GAP-112

Emergence emesis of duodenogastric reflux in a patient with an endoscopically visualized empty stomach

Stalls C, Falcon R, Petersen T, Soneru C
University of New Mexico, Albuquerque, NM, United states

Transpyloric reflux of duodenal contents, including bile acid and pancreatic enzymes, routinely occurs in small volumes as physiologic pressure gradients across the pylorus shift during digestive stages or in response to endoscopy. We report a case of large duodenogastric reflux (DGR) and emesis during emergence despite known empty stomach.

A 3-year-old, 15.3-kg boy with history of short bowel syndrome s/p small bowel transplant presented for EGD evaluation of blood in his stool. The child was appropriately NPO and was induced with fentanyl, propofol, and rocuronium with uneventful placement of endotracheal tube. The stomach was easily visualized on endoscopy to be empty and with closed pylorus. However, during stage 2 of emergence, the patient vomited ~150cc of dark, bilious fluid. Once the stomach was suctioned again and the patient fully awake, the cuff of the ETT was deflated and the patient was extubated without complication. The patient remained at his pre-operative respiratory status in the recovery room, maintaining SpO2 of 98% on room air.

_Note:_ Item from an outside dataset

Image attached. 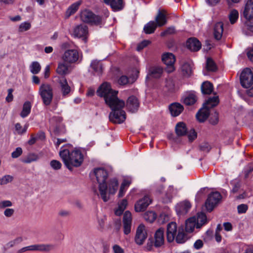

In one study of 1120 children, 8.2% (92) were found to have DGR on endoscopy; in small volume, it is regarded as a physiologic finding. The clinical significance of the effect of DGR on gastric mucosa is somewhat controversial, though the serious consequences of aspiration and subsequent acute lung injury are well described. When bile-rich reflux is aspirated into the lungs, studies demonstrate induction of acute cellular injury with subsequent “bile pneumonia” and increased A-a gradient through unclear pathophysiology. The risk for high volume bilious aspiration in appropriately NPO patients may be greater in those children with structural derangements or dysmotility of the upper GI tract. These patients, such as the one discussed above, are at increased risk for perioperative aspiration of DGR and would likely benefit from additional anesthetic precautions.